Standing before a 30-foot-long wall of video monitors that looked liked the set of a Hollywood TV show, New York City officials unveiled their latest tool to combat crime and terrorism.
"We are not your mom and pop's police department anymore," Mayor Michael Bloomberg said describing the Domain Awareness System for reporters. "We are leading the pack."
The system allows New York City police to monitor thousands of surveillance cameras across the city and, in real time, collect and analyze information from relevant databases.
"The system allow us to connect the dots by instantly tapping into details of crime records, 911 calls, license plate readers and more," NYPD Police Commissioner Ray Kelly said.
Although the Domain Awareness System was introduced to the media on Wednesday, it has been in use the last six months.

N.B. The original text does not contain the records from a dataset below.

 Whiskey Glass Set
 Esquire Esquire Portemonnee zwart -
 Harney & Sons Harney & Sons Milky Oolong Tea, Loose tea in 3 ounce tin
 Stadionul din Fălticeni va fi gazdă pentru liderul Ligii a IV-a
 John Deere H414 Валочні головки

In one instance, authorities used it to follow up a 911 call regarding a suspicious package.
The NYPD Director of Policy and Planning for the Counter Terrorism Bureau Jessica Tisch demonstrated the system and showed how, "with the click of one button, I can call up all cameras within 500 feet" of the incident.

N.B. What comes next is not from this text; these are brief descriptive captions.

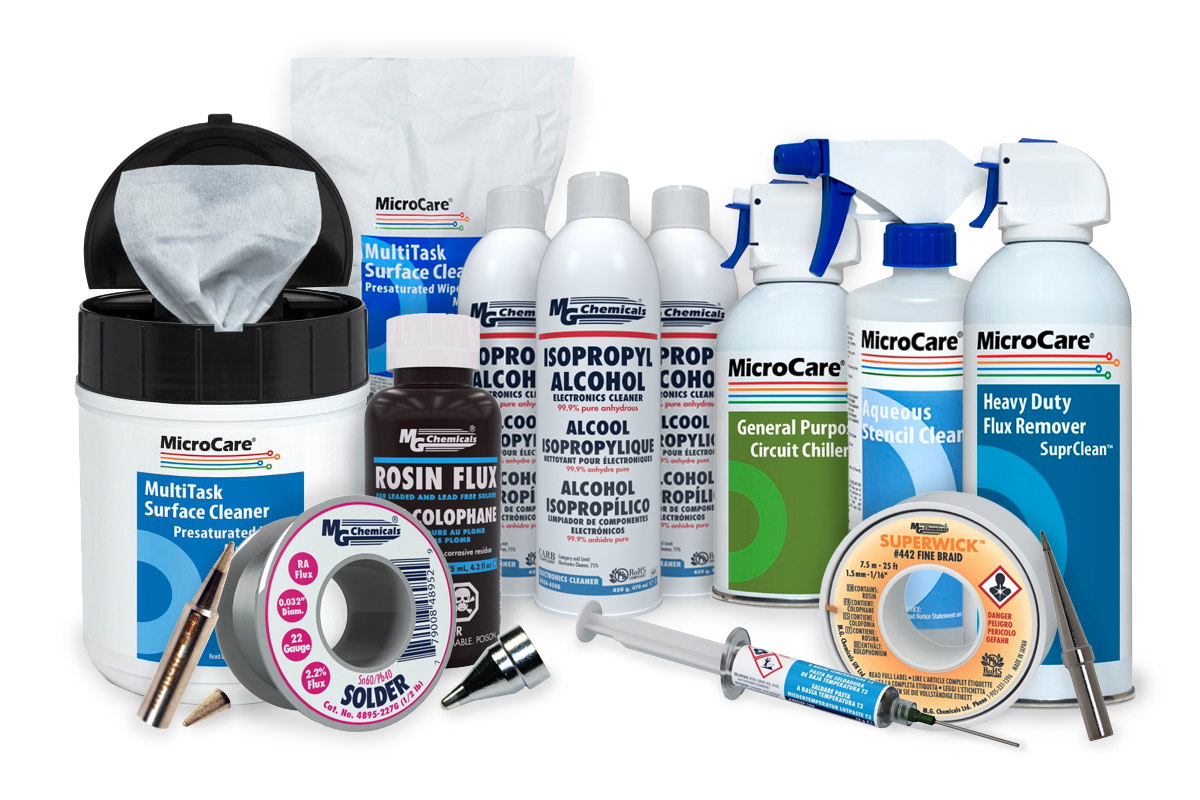 TEquipment_USA's tweet photo. We have thousands of #Soldering accessories in stock right now including #SolderWire, #FluxRemover, cleaning sprays & wipes, #FumeExtraction, iron holders, #StaticControl and much more!
Shop Now: https://t.co/JYo75CWNVG
#desoldering #solderingtools #iphonerepair #microsoldering https://t.co/i6cAEN3pHX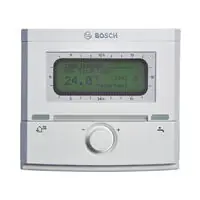 BOSCH FB-100 Remote Control and Room Sensor for FW 200 on a Boiler with Heatronic 3 * CLEARANCE *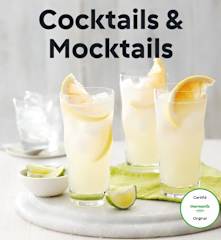 Cocktails et Mocktails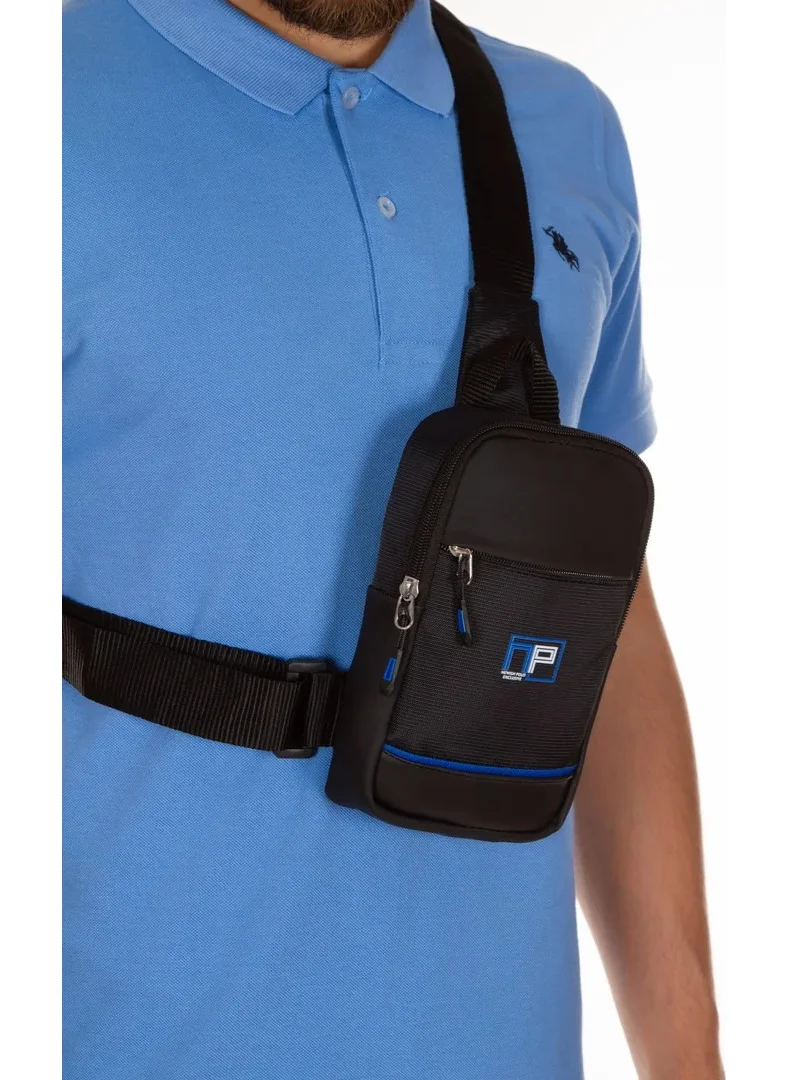 Newish Polo Body Bag Cross Chest and Backpack Qatro Mini 571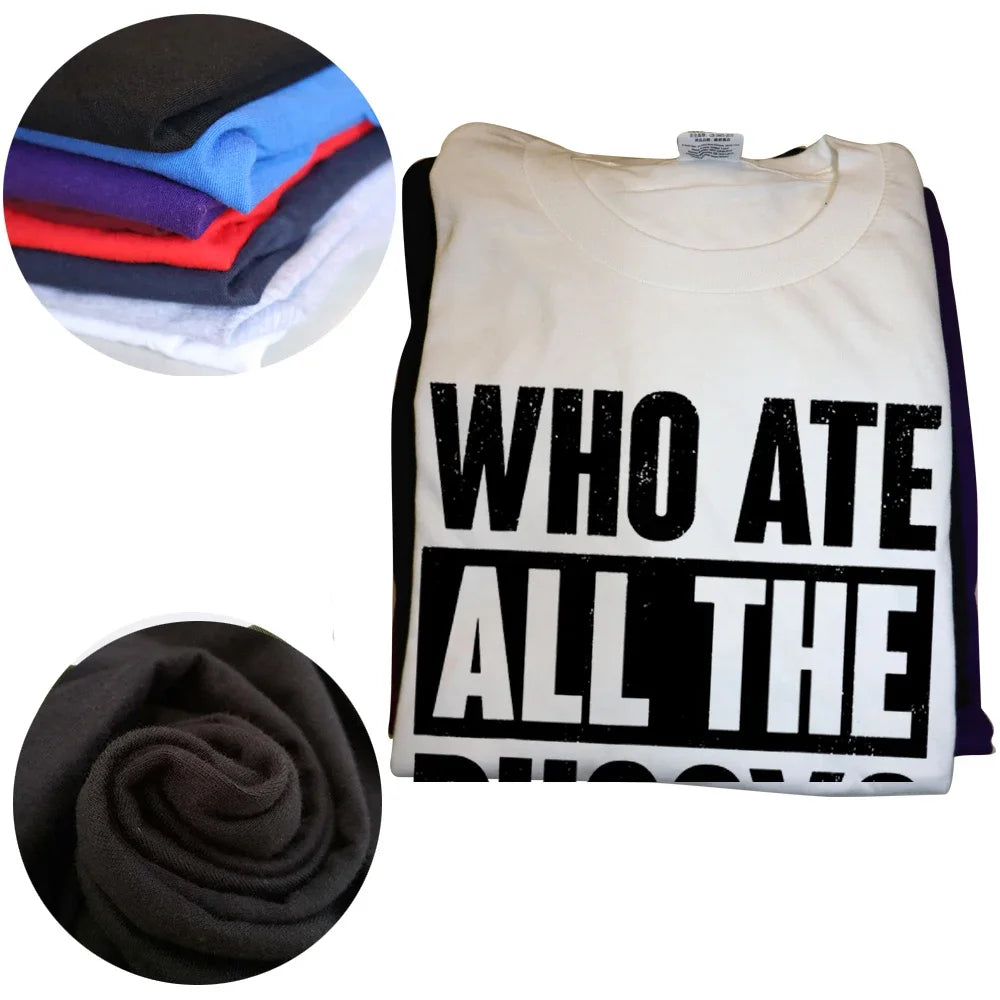 Who Ate All The P*ssy Tee?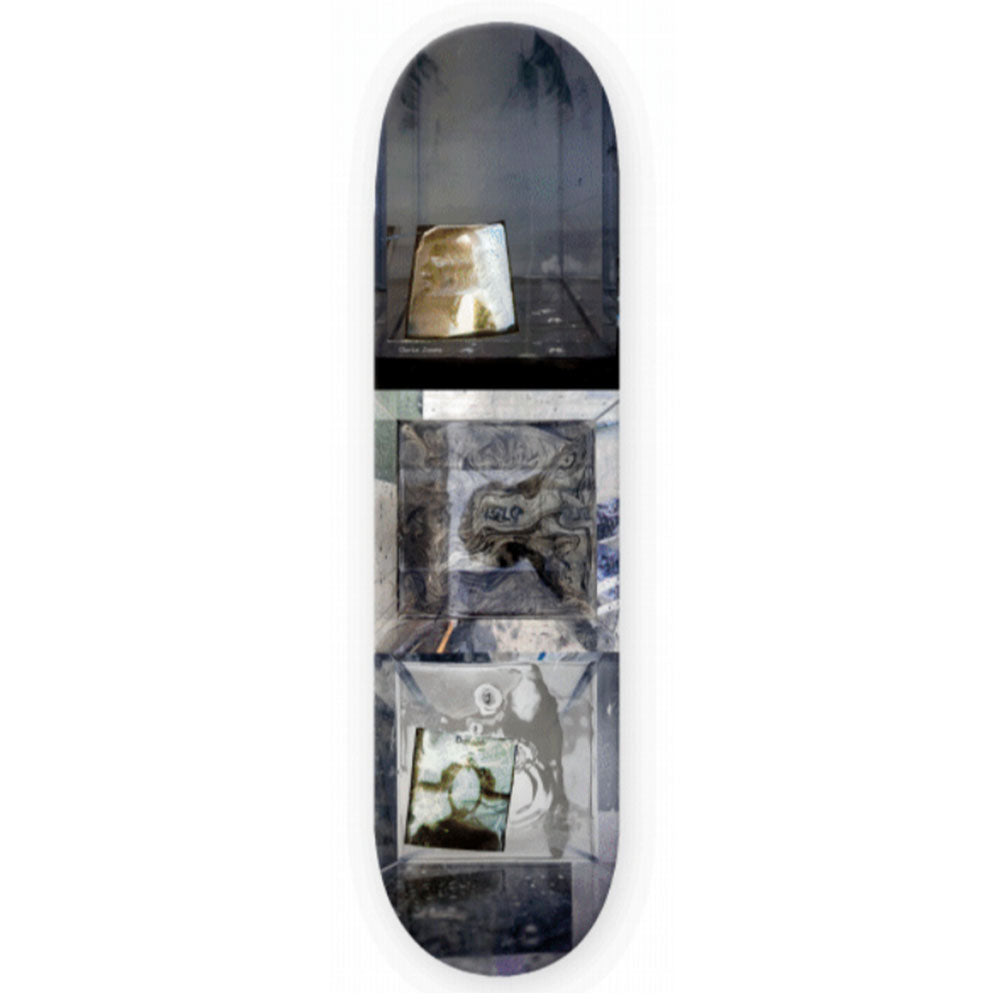 Isle Chris Jones Anxiety Series Deck 8.25"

The system can be used to review footage recorded earlier to learn more about who left the package on the street. Authorities say all camera feeds are saved for 30 days before they are erased.
Not everyone thinks the system developed jointly by software giant Microsoft and the NYPD is such a good idea, however. Privacy advocates worry that it can easily be abused.
"Even if you think it is a perfectly legitimate law enforcement system, there is no oversight whatsoever, the only people who have control over this are people inside the police department," associate legal director of the New York Civil Liberties Union Chris Dunn said.
Despite privacy concerns, plans are in the works for Microsoft to sell the system to other US cities and allies. New York City will receive 30 percent of all revenue because the system was developed the the help of the NYPD.